Sunday, October 18, 2009

Sepenggal Catatan Dari Pinggir Sungai Mamberamo ( Bagian 4 )

Kabupaten Mamberamo Raya merupakan suatu daerah yang memiliki topografi yang hampir 100 persen wilayahnya dikelilingi oleh beberapa sungai besar dan ratusan hingga ribuan sungai –sungai kecil, sehingga kehidupan masyarakatnya sepenuhnya bergantung pada kondisi sungai, terutama menyangkut transportasi hingga pada upaya memenuhi kebutuhan hidup sehari-hari. Bagaimana mereka menjalani dan mempertahankan keberlanjutan hidupnya pada kondisi itu?

Laporan : Alberth Yomo

“Kami punya pisang banyak, kacang tanah banyak, buah merah banyak, dan lain-lain, tapi kami kesulitan untuk menjualnya. Jadi kami hanya ambil itu untuk makan saja, dan yang lainnya tinggal sampai busuk,” ungkap Herman Kusra salah satu tokoh pemuda di Kampung Haya Distrik Roufaer.
Apa yang diungkapkan Herman, merupakan salah satu dari sekian banyak persoalan yang dihadapi masyarakat yang bermukim di sepanjang sungai Mamberamo dan sekitarnya. Untuk urusan perut, jangan di tanya lagi, mereka punya semuanya. Di darat ada sagu, pisang, buah merah, daging babi, kuskus, tikus tanah dan lain-lain yang melimpah, demikian pula di air, ada ikan Sembilan, mujair, lele jumbo yang ukurannya sempat membuat saya tercengang, luar biasa.

○ ○ ○ ○

Kembalikan seluruh bagian teks tentang Sungai Mamberamo dari "Sepenggal Catatan Dari" hingga "pada kondisi itu?", tanpa mengubah apa pun.

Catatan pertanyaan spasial
○ ○ ○ ○

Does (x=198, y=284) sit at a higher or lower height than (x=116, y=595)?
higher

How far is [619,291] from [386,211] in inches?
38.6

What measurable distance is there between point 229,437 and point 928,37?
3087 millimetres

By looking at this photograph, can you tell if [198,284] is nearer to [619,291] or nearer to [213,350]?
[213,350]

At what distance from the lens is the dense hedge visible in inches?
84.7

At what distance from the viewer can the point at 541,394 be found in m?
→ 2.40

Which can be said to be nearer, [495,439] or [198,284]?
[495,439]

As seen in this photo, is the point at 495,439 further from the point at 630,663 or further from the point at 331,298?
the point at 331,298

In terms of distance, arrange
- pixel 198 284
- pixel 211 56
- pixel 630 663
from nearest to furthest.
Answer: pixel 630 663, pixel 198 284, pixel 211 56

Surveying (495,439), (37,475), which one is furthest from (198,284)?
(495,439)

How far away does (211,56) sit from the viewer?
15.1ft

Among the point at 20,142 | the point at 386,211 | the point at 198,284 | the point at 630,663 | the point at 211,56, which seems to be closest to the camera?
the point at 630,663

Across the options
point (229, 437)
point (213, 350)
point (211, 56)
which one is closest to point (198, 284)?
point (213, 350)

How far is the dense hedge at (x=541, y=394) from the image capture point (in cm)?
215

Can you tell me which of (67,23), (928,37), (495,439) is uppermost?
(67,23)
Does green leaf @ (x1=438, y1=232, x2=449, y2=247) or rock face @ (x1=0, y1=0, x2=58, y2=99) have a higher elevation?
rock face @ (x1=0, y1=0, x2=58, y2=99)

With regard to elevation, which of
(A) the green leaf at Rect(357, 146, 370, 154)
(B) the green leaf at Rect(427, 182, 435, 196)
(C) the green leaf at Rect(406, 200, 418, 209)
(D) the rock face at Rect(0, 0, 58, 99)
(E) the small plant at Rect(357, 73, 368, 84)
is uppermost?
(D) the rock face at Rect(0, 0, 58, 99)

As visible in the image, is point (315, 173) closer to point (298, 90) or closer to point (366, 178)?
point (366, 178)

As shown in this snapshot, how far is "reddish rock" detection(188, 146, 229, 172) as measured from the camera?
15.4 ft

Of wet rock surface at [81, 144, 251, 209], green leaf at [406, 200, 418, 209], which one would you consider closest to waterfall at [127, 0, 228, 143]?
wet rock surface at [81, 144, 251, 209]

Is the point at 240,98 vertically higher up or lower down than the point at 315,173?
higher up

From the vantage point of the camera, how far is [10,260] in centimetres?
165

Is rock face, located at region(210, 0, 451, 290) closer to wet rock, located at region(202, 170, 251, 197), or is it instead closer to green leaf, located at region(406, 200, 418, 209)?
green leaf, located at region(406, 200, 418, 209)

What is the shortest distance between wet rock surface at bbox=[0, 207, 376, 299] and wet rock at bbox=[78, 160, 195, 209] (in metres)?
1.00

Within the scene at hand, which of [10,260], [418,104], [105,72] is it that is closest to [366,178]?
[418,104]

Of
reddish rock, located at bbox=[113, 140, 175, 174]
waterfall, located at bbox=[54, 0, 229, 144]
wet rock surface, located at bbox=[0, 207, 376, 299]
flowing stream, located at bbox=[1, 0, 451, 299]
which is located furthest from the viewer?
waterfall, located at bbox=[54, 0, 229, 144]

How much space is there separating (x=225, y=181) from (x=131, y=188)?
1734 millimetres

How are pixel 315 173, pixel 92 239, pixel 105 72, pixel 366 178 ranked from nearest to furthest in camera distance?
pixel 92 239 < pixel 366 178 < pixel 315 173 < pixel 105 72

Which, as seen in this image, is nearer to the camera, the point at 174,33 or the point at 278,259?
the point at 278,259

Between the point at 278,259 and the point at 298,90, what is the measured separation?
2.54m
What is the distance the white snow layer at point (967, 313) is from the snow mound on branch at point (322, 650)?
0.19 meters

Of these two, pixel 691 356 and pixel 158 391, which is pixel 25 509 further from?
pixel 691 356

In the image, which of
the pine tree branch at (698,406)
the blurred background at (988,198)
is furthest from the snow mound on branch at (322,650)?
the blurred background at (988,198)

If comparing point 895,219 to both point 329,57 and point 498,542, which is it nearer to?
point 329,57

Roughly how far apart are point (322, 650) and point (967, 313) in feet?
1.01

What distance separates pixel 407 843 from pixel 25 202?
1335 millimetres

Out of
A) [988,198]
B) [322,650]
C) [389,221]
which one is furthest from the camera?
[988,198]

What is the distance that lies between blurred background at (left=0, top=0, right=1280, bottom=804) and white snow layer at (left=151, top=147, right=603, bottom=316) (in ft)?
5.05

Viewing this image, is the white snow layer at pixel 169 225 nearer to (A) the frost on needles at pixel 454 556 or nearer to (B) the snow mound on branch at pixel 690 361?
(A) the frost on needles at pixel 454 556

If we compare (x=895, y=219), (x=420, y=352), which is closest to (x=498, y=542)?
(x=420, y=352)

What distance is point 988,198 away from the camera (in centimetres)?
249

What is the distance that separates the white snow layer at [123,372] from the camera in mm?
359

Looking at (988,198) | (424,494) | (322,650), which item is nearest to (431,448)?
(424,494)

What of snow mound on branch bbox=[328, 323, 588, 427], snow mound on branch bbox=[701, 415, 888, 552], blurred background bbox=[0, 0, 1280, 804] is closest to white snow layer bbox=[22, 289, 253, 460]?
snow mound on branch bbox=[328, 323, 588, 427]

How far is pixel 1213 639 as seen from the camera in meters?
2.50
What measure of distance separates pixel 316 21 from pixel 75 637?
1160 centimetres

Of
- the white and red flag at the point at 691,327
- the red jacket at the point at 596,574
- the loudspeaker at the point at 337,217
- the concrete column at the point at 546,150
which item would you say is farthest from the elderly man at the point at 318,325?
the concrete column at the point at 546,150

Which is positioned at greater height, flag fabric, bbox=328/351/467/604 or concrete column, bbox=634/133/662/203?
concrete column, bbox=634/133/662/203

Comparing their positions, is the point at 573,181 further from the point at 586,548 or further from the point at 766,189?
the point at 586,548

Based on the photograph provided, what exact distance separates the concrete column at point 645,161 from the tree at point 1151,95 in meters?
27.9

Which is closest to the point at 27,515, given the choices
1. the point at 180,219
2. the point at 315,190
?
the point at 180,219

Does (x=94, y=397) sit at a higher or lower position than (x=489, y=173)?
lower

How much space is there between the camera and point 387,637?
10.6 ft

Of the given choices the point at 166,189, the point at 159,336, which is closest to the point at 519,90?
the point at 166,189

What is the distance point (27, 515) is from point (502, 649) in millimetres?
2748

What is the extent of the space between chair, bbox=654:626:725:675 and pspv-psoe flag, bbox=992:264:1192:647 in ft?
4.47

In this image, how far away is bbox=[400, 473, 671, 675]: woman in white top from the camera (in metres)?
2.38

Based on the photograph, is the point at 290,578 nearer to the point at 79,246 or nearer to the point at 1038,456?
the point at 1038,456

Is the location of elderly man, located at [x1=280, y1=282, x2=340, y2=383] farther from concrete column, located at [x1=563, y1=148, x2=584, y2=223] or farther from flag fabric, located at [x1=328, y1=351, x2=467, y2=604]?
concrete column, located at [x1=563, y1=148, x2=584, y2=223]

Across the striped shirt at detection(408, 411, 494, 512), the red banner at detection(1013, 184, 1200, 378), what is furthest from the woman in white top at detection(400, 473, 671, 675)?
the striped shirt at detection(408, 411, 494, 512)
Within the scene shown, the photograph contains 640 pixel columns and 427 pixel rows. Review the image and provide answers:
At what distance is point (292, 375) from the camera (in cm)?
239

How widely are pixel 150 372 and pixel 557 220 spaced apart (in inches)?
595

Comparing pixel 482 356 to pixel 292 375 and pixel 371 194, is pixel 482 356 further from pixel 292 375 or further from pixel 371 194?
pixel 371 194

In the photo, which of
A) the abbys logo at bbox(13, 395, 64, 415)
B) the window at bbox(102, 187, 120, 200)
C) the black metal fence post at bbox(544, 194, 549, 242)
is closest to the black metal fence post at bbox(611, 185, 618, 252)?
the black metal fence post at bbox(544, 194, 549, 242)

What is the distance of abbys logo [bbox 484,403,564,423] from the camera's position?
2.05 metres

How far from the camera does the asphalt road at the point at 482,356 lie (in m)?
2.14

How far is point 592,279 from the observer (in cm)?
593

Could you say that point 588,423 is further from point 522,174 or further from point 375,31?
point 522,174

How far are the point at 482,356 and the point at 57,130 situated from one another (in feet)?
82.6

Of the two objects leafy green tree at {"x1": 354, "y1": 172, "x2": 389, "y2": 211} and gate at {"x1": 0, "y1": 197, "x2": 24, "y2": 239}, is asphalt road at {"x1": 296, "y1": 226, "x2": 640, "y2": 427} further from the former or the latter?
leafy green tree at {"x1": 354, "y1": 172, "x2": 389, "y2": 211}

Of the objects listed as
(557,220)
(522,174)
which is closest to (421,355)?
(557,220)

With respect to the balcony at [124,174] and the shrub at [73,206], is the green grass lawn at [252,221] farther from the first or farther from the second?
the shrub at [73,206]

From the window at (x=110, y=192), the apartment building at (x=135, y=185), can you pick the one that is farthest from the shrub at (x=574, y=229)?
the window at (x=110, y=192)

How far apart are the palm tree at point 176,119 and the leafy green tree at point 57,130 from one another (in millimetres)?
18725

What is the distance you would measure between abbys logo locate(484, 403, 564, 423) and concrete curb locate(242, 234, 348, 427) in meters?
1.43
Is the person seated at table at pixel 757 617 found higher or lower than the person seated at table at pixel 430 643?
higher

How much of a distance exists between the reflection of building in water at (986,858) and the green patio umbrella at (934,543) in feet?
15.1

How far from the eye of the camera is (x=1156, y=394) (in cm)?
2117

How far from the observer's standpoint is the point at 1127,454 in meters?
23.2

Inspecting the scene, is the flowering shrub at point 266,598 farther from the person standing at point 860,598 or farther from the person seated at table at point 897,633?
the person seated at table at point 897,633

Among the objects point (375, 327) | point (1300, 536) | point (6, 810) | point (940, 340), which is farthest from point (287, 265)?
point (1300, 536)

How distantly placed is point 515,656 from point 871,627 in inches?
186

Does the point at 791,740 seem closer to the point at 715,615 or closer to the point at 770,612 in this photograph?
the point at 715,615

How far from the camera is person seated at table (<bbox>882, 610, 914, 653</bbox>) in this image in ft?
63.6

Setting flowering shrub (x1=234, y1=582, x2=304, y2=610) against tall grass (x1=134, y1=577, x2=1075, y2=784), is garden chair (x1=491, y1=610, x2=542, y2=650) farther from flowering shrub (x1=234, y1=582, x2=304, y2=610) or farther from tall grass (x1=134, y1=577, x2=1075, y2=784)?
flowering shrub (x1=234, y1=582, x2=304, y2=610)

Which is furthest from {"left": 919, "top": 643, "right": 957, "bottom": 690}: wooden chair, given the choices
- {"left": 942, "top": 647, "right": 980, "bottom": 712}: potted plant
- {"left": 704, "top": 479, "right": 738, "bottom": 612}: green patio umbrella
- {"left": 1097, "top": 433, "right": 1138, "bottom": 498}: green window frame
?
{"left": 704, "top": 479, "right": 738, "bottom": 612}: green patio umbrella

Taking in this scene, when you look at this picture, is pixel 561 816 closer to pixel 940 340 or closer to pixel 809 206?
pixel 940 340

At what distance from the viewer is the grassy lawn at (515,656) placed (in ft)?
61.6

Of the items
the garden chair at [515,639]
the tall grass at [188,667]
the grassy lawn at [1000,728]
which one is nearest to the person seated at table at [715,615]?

○ ○ ○ ○

--- JAWABAN TUGAS ---
Sepenggal Catatan Dari Pinggir Sungai Mamberamo ( Bagian 4 )

Kabupaten Mamberamo Raya merupakan suatu daerah yang memiliki topografi yang hampir 100 persen wilayahnya dikelilingi oleh beberapa sungai besar dan ratusan hingga ribuan sungai –sungai kecil, sehingga kehidupan masyarakatnya sepenuhnya bergantung pada kondisi sungai, terutama menyangkut transportasi hingga pada upaya memenuhi kebutuhan hidup sehari-hari. Bagaimana mereka menjalani dan mempertahankan keberlanjutan hidupnya pada kondisi itu?